> _Text zum Lesen_:
▼
Asal Dardan, geboren 1978 in Teheran, wuchs nach der Flucht ihrer Eltern aus dem Iran in Köln, Bonn und Aberdeen auf. Sie studierte Kulturwissenschaften in Hildesheim und Nahoststudien in Lund. Als freie Autorin schreibt sie u.a. für Zeit Online, die FAZ und die Berliner Zeitung. Außerdem arbeitet sie als freie Redakteurin und Autorin für das Online-Magazin was wäre wenn. Für ihren Text Neue Jahre wurde sie mit dem Caroline-Schlegel-Preis für Essayistik ausgezeichnet. Nach Jahren auf Öland in Schweden lebt Asal Dardan heute mir ihrer Familie in Berlin.

Lese­probe


Meine Flucht ist eine Erzählung, keine Erfahrung. [...] Meine eigene Erinnerung setzt irgendwann in der Hochhauswohnung im Kölner Stadtteil Höhenberg ein. Ich sitze alleine am Küchentisch, esse Hühnersuppe und warte auf den Weihnachtsmann. Ich ahne bereits, dass mein Vater derjenige ist, der die Geschenke unter den Baum legt, vermute aber, dass das in Absprache mit dem Weihnachtsmann geschieht. Ich will mich vorbildlich verhalten. Die Engel beobachten mich, einer fliegt sogar über den Kopf meiner Mutter hinweg durch den Türrahmen, während sie auf den Knien den Linoleumboden putzt. »Immer putzt sie, deine Mutter«, sagt mein Vater. »Dabei versteht sie nicht, dass sie so das Gift nur weiterverbreitet.« Ich glaubte ihm alles, weil er alles wusste.
▲
> _Was zu tun ist_:
A – Welche Städte nennt der Text über Asal Dardan? Zähle sie alle auf.
B – Stimmen diese Aussagen mit dem Text über Asal Dardan überein? Belege jede Antwort mit einem wörtlichen Zitat. (i) Asal Dardan hat in Lund Nahoststudien studiert. (ii) Das Ich der Leseprobe sitzt zusammen mit dem Vater am Küchentisch. (iii) Für den Text Neue Jahre erhielt Asal Dardan den Caroline-Schlegel-Preis für Essayistik.
C – Wie könnte die Leseprobe im Text über Asal Dardan nach dem Satz „Ich glaubte ihm alles, weil er alles wusste.“ weitergehen? Führe sie fort.

> _Datenauszug_:
▼
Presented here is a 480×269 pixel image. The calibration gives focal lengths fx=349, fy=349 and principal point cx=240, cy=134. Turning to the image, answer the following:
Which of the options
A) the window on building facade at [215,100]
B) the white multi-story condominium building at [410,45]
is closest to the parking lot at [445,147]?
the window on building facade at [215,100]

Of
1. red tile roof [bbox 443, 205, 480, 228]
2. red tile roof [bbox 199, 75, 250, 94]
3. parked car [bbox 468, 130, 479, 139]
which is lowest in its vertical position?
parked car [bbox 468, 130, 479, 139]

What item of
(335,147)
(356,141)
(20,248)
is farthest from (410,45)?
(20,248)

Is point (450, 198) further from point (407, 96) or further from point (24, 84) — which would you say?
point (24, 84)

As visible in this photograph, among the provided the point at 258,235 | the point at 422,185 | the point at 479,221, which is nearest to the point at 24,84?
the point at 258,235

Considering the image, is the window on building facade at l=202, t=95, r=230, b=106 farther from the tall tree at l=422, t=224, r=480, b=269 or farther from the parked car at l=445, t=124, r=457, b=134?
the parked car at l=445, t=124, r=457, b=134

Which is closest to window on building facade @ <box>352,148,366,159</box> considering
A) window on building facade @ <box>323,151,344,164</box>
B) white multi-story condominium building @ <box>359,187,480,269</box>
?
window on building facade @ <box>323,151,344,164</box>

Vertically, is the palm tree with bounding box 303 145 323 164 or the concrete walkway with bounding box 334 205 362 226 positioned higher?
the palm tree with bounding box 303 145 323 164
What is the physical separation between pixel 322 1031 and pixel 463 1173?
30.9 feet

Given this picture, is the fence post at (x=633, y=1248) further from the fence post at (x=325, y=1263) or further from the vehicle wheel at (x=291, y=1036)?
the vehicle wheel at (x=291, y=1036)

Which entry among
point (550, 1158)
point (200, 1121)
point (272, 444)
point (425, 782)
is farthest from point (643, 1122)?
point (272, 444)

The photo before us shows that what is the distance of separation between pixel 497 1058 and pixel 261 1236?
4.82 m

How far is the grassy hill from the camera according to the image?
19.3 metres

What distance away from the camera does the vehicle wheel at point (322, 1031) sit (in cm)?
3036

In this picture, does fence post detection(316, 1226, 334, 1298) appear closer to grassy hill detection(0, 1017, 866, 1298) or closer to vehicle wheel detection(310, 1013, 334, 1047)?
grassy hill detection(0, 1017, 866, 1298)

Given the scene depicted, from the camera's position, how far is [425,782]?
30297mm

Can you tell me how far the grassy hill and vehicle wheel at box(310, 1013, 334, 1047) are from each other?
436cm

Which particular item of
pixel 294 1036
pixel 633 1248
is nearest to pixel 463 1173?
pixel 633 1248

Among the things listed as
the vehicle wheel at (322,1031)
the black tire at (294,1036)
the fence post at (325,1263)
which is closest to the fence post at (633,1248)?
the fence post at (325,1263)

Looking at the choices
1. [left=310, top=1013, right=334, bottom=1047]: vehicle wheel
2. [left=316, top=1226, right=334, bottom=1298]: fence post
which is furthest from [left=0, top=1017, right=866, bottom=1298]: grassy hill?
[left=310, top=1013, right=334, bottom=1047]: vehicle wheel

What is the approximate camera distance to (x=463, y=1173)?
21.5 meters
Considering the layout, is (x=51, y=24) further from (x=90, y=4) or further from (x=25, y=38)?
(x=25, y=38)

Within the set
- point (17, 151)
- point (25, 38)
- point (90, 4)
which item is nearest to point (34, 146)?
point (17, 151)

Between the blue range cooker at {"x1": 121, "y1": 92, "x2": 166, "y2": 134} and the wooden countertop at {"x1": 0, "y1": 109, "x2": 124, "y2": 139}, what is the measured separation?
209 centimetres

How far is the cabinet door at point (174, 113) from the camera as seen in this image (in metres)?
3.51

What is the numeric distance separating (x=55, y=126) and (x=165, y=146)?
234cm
▲
> _Die Lösungen_:
A – Teheran, Köln, Bonn, Aberdeen, Hildesheim, Lund, Berlin

B –
(i) Ja: „Sie studierte Kulturwissenschaften in Hildesheim und Nahoststudien in Lund.“
(ii) Nein: „Ich sitze alleine am Küchentisch“
(iii) Ja: „Für ihren Text Neue Jahre wurde sie mit dem Caroline-Schlegel-Preis für Essayistik ausgezeichnet.“

C –
Wenn ich an die Zeit in dieser Wohnung zurückdenke, dann ist meine Mutter fast unsichtbar, weil mein Vater jeden Winkel meiner Erinnerung ausfüllt. Das mütterliche Gerüst hielt alles zusammen, aber es war die väterliche Zierde, die ich bewunderte. Er brachte mir das Fahrradfahren und Schachspielen bei, er ließ mich stundenlang auf seinem Schoß sitzen, während er persische Gedichte rezitierte oder mir die Welt erklärte. Er behandelte mich wie eine kleine Freundin, deren Gesellschaft er wertschätzte. Heute denke ich, dass ich seine einzige Freundin war, und das macht mich sehr traurig. Doch nichts an dieser Zeit wirkte verdächtig oder deutete darauf hin, dass sie von einem Tag auf den anderen enden würde. Im Grunde hatte ich eine idyllische Kindheit, auch wenn die Hochhäuser von Höhenberg nicht die klassische Kulisse dafür sind. Aber ich dachte nicht viel über mein Leben nach, ich war, und bloß sein zu können kommt einer Idylle sehr nahe. Wenn man sie nicht wahrnimmt, kann Enge sehr gemütlich sein, gerade als Kind. Ich hatte die gleiche rosa Tapete mit weißen Punkten wie Ernie aus der Sesamstraße, und ich fand es aufregend, die Tüten in den Müllschlucker zu werfen und dann in den knarzenden Aufzug zu springen. Alles befand sich an seinem Platz, und mein eigener Platz befand sich im Zentrum von allem. Erst viel später machte sich bemerkbar, dass mir die materiellen und symbolischen Anhaltspunkte fehlten, um mich und meine Eltern in dieser Welt zu verorten. Inzwischen sind mir meine Eltern entwischt, und damit sind mir auch Teile meiner selbst entwischt. Man gewöhnt sich daran, dass das Leben wie ein Netz ist, etwas bleibt ja doch darin hängen. Nach dem Rest darf man nicht greifen, sonst reißen die Maschen, und dann ist alles weg.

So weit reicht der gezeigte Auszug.